The emergence of the alleged daughter now complicates the battle that has been raging in court. After Mr Thuo’s death in 2021, a dispute over his estate broke out.

Two nephews Harrison Ngeta and Nahashon Kabiri claimed that the Will by the late Thuo was the original document of the deceased and claimed they were the executors named in the Will by their uncle.

However, the late politician' s wife Susan Wanjiru, her son Nixon Thuo, and daughter Judy Mukami Thuo opposed the move.

They opposed the Will, claiming that it may have been altered to deprive them of a portion of their inheritance.

Ngeta and Kabiri filed the suit in August 2022 and initiated a petition to the High Court in Nakuru seeking probate of Thuo's Will.

They claimed that the presented Will was the original document. Already Ngeta and Kabiri, in their response, filed in court, have dismissed Wangui’s claims.

They said she has no claim whatsoever in respect of the estate. Late last year, Directorate of Criminal Investigations waded into the property dispute after it was invited by the court.

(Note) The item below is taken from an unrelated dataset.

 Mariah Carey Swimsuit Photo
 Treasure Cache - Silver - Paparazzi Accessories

The DCI seeks to obtain crucial information to aide in investigations of the Will contested in court. The DCI is investigating the alleged forgery of the Will left behind by the late Thuo.

Nixon, Thuo’s son, claimed that the signatures on the document were not his father's and do not match.

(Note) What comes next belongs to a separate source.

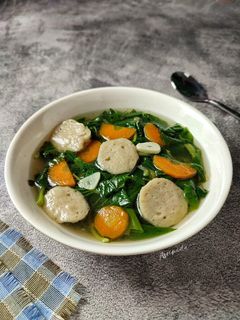 Foto resep Sop Bayam Bakso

"I knew my father's signature. It is not on the Will. The signatures on the copies of the Will are forged," he stated in court documents.

He alleged that after his father's death, his driver Robert Kavisu gave him a copy of the Will which was later scanned by his brother Erick Thuo and shared to their emails.

The driver last year revealed in court that his boss had emphasized the need to keep the copies of the Will safe, and three days after his death, he was to give them to Nixon Kariuki (his son from the first wife).

However, Kavisu claims that Ngeta changed the documents and placed them elsewhere in a car he had instructed him to park.

The documents presented in court as evidence showed that it was the driver who had been entrusted to protect the inheritance.

Kavisu told the court that he had known Mr Thuo in 2007 when he worked for him at the construction site of Abey Resort, and he was promoted to his driver in 2020.

It was at that time that he handed him the document and made him read it aloud three times. "That’s when I realized it was his Will,” Kavisu said.

Kavisu said he had to reveal Thuo’s position on the inheritance after learning that there was a property dispute in the family.

Initially, he suspected that things had gone awry after Mr Ngeta approached him and asked him to lean in their favor regarding the property dispute.

Thuo,  who served as mayor in the 1990s and in the 2000s, was a pioneer civic leader having started his career during the pre-independence era at the Legislative Council (Legco).